To a lunchtime meeting of the San Diego County Bar Association today, City Attorney Mike Aguirre recounted the history of the position as an elected office.
He sought out to prove the legislative intent of the law that made the role an elected one, using newspaper clippings, city documents and letters leading up to the 1931 election. The change was made during a period of reform in San Diego when voters wanted a city lawyer who would work on behalf of the public and not just carry out the wishes of the council, he said.
Aguirre has debated the issue over the years with several council members and city officials who argue the City Attorney’s Office is designed to advise and represent the city in legal matters — and only after receiving instruction to do so from the City Council. Aguirre has unilaterally filed lawsuits without the council’s permission.

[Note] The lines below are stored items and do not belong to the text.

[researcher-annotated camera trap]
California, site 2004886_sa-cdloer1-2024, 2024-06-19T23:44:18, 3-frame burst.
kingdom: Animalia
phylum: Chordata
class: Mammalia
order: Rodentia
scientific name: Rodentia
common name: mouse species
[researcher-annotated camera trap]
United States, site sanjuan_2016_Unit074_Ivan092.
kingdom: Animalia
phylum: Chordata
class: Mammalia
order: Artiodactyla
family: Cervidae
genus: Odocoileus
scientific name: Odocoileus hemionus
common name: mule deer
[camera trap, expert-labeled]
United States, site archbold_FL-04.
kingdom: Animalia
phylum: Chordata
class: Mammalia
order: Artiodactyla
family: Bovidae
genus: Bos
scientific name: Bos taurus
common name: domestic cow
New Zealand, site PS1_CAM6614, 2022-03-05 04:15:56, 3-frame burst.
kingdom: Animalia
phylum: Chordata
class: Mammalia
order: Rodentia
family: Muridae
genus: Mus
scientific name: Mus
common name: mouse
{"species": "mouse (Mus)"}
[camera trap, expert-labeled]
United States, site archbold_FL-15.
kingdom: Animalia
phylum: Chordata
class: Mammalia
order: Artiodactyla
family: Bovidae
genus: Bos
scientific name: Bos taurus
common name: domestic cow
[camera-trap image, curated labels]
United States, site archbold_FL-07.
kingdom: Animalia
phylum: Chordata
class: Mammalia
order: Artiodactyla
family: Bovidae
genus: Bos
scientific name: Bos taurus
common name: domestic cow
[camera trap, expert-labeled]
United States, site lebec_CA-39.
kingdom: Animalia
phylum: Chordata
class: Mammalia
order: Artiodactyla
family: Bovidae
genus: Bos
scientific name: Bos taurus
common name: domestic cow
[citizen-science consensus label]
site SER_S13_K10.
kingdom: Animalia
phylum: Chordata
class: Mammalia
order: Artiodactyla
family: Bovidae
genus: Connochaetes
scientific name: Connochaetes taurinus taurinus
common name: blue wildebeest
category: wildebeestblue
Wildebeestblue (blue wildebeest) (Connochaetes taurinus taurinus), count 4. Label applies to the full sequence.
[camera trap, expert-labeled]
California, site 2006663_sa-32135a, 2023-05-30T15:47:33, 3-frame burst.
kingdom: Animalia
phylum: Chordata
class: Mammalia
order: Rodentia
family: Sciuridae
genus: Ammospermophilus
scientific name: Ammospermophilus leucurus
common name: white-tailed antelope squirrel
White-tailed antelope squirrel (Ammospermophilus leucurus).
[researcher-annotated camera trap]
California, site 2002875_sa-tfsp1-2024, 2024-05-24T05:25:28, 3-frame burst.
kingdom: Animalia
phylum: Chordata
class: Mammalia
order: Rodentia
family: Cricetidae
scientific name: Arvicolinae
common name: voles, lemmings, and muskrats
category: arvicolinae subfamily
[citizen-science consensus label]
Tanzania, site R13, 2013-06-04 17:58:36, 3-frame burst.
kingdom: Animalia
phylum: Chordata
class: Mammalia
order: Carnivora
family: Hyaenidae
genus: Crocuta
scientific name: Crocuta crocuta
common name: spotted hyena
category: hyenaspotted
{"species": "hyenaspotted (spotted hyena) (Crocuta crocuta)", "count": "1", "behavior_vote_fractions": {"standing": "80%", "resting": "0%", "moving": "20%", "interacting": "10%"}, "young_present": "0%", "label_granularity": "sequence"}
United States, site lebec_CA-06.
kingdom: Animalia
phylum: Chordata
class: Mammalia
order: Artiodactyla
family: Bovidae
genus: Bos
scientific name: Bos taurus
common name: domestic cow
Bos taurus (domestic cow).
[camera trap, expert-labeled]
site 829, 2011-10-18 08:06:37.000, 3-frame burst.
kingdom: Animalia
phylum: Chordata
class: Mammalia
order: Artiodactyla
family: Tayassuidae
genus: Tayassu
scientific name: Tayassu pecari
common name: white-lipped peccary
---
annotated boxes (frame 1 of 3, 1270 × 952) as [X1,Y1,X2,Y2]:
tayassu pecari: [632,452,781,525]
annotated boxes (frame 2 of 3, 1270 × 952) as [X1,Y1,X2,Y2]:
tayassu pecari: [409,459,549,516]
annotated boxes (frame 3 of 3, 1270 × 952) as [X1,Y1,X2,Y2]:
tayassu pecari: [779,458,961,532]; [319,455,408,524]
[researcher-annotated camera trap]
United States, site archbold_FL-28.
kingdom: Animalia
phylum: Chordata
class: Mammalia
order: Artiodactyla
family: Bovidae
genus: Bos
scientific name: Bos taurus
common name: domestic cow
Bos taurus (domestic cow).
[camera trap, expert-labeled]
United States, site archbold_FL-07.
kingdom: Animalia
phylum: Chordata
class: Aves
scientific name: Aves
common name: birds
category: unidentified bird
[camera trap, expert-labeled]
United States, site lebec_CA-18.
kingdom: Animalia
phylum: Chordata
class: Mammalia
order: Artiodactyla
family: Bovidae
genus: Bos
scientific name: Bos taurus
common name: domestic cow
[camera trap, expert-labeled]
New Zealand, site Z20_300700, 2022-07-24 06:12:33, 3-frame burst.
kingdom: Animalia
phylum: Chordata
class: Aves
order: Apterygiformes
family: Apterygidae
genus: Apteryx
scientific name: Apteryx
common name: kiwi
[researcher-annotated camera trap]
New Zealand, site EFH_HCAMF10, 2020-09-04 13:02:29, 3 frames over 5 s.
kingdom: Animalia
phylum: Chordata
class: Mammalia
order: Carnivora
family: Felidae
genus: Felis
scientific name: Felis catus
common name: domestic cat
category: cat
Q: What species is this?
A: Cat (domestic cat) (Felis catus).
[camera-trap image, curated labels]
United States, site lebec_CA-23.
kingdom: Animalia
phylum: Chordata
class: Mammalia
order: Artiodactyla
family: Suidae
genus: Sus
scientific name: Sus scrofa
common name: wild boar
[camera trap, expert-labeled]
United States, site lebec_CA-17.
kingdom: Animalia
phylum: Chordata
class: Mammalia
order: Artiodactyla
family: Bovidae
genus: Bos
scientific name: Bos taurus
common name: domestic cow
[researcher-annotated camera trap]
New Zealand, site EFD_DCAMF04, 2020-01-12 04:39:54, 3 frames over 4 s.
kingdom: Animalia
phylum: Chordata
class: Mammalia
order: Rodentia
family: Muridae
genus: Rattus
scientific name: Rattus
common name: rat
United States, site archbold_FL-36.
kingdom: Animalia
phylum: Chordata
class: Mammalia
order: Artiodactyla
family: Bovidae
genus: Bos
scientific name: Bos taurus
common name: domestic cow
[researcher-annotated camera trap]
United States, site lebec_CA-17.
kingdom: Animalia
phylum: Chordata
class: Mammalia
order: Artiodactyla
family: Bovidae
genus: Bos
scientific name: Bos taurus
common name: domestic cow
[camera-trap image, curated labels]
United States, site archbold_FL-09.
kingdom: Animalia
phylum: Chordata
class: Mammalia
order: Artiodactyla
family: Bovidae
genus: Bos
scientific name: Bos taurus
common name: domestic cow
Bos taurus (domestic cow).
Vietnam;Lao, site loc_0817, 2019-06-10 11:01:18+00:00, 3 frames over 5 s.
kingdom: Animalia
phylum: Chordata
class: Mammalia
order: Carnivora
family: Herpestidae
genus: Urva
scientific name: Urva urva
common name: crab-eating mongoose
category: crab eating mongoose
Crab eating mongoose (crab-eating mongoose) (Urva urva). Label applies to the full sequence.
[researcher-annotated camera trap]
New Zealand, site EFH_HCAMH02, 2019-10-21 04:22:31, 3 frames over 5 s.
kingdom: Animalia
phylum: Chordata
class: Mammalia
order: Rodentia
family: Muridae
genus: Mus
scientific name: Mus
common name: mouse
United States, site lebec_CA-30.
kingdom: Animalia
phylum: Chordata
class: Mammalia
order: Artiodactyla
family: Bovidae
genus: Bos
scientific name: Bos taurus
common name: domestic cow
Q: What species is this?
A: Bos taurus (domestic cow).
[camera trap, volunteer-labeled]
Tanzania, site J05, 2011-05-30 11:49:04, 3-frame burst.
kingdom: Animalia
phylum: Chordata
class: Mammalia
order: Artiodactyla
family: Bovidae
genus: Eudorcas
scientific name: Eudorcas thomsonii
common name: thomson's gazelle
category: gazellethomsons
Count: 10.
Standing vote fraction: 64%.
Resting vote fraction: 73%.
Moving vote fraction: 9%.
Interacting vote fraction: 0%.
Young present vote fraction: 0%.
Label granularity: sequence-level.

Randy Munyon, a local tax attorney, asked Aguirre how the City Attorney’s Office can represent the mayor, department directors and council if one of those bodies is at odds with the city attorney on a legal issue. Shouldn’t those officials be allowed their own legal counsel if their interests in a matter are adverse to the city attorney’s interpretation of the public’s interest?
“No. There aren’t two sides,” Aguirre said. “The only reason they’re there is to serve the public’s interest.”
In an interview after Aguirre’s presentation, Munyon said he wasn’t sold on Aguirre’s explanation. “It was rather glib, frankly,” said Munyon, who described himself as an Aguirre supporter. “It is unrealistic to think that professional advice provided by the city attorney is in all instances agreeable to the mayor and City Council.”
He added: “They maybe need to clarify that language in the charter.”